■ **Apply what you read**
**1)** In the Google Reader discussion, swap "range requests" for "byte-range requests" and give the part that opens with the words containing "Posted Jul 18, 2013 21:33" and closes with "HTTP range requests.".
**2)** List the user names of everyone who posted a comment in the Google Reader discussion.
**3)** Answer these questions from the Google Reader discussion:
(a) What format are the archived files in?
(b) About how much data is up at archive.org?
(c) According to the Franklin Street Statement, how should the software that runs services be released?

Ultimately, the question of how to maintain software freedom with web services divides people into several camps. Some argue that users should never use proprietary web services in the first place, but always maintain full control themselves. Others say that access to the data and the ability to delete one's account is all that really matters. The Autonomo.us project, for example, argues in its Franklin Street Statement that "users should control their private data" and that public data should be available under free and open terms. One could argue that Reader met both of those requirements, though. Consequently, if it signifies nothing else, Reader's shutdown illustrates that however admirable data portability conditions may be, those conditions are still complex ones, and there remains considerable latitude for their interpretation.


to post comments

Right To Serve

Posted Jul 11, 2013 3:39 UTC (Thu) by filteredperception (guest, #5692) [Link] (1 responses)

obligatory "right to serve" spam link, don't mind me - http://lwn.net/Articles/556680/

Right To Serve

Posted Aug 10, 2013 19:52 UTC (Sat) by jrn (subscriber, #64214) [Link]

I do mind. What does this reply have to do with the article?

Google, Reader, and hard lessons about migration

Posted Jul 11, 2013 8:55 UTC (Thu) by gnuman (guest, #72460) [Link]

Another great rss reader: www.g2reader.com

Google, Reader, and hard lessons about migration

Posted Jul 13, 2013 16:55 UTC (Sat) by TRS-80 (guest, #1804) [Link] (2 responses)

Archive Team did a grab of cached reader items, I don't think they've been posted publicly yet though.

Google, Reader, and hard lessons about migration

Posted Jul 18, 2013 21:33 UTC (Thu) by ivank (guest, #91957) [Link] (1 responses)

> Archive Team did a grab of cached reader items, I don't think they've been posted publicly yet though.

All ~8800GB are up at http://archive.org/details/archiveteam_greader

The files are in WARC format, which can be read with several tools including hanzo's warc-tools. Others are listed at http://www.archiveteam.org/index.php?title=The_WARC_Ecosy...

For those who want to avoid downloading 8TB, the .cdx files in the "Archive Team Google Reader Grab" items can be used to construct an index of feed URL -> (WARC filename, .warc.gz seek index). This index can then be used to seek directly to a cached feed in a .warc.gz at archive.org using normal HTTP range requests.

Google, Reader, and hard lessons about migration

Posted Aug 10, 2013 12:28 UTC (Sat) by ersi (guest, #64521) [Link]

Just a short note on why ArchiveTeam upped the data on archive.org: Anyone can upload to archive.org! So please contribute your RID archived data to archive.org that you've downloaded - just like ArchiveTeam did for their grabs.

Together, we can stich some parts of history together again!

Google, Reader, and hard lessons about migration

Posted Jul 18, 2013 2:42 UTC (Thu) by mlinksva (guest, #38268) [Link]

Some argue that users should never use proprietary web services in the first place, but always maintain full control themselves. Others say that access to the data and the ability to delete one's account is all that really matters. The Autonomo.us project, for example, argues in its Franklin Street Statement that "users should control their private data" and that public data should be available under free and open terms. One could argue that Reader met both of those requirements, though.
The Franklin Street Statement also says that the software that runs services should be released as free software. Reader definitely did not meet that requirement.

But hard lessons about migration remain even with the service software and a copy of all the relevant data. (Indeed, we could skip "service"; migration is hard period, and nobody has written software to migrate among lots of free software applications that have user state and one might want help switching between, eg photo managers and media players.)

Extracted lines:
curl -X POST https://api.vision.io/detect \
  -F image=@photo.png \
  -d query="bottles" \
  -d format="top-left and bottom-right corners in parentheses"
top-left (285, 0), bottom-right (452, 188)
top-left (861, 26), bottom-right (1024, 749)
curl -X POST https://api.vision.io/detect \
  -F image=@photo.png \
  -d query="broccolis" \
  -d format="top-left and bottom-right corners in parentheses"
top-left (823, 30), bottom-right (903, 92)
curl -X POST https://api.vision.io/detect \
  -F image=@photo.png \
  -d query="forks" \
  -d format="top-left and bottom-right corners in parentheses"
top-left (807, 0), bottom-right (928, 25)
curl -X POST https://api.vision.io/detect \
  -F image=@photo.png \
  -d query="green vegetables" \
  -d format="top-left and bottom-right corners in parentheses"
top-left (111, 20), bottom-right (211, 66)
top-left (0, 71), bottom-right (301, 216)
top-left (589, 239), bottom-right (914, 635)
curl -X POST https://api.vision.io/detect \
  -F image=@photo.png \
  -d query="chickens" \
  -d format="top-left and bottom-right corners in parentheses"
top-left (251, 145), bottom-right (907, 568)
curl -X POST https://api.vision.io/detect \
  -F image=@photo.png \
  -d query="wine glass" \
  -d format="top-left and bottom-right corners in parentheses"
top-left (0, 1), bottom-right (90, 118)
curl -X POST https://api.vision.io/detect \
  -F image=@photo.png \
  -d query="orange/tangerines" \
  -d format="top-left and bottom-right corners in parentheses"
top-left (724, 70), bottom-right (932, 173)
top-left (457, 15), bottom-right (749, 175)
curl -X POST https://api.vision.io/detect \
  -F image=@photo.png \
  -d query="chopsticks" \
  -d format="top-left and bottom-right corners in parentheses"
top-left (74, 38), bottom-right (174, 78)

■ **Answers to the problems**
**1)**
Posted Jul 18, 2013 21:33 UTC (Thu) by ivank (guest, #91957) [Link] (1 responses)

> Archive Team did a grab of cached reader items, I don't think they've been posted publicly yet though.

All ~8800GB are up at http://archive.org/details/archiveteam_greader

The files are in WARC format, which can be read with several tools including hanzo's warc-tools. Others are listed at http://www.archiveteam.org/index.php?title=The_WARC_Ecosy...

For those who want to avoid downloading 8TB, the .cdx files in the "Archive Team Google Reader Grab" items can be used to construct an index of feed URL -> (WARC filename, .warc.gz seek index). This index can then be used to seek directly to a cached feed in a .warc.gz at archive.org using normal HTTP byte-range requests.

**2)**
filteredperception
jrn
gnuman
TRS-80
ivank
ersi
mlinksva

**3)**
(a) WARC format.
(b) About 8800GB.
(c) As free software.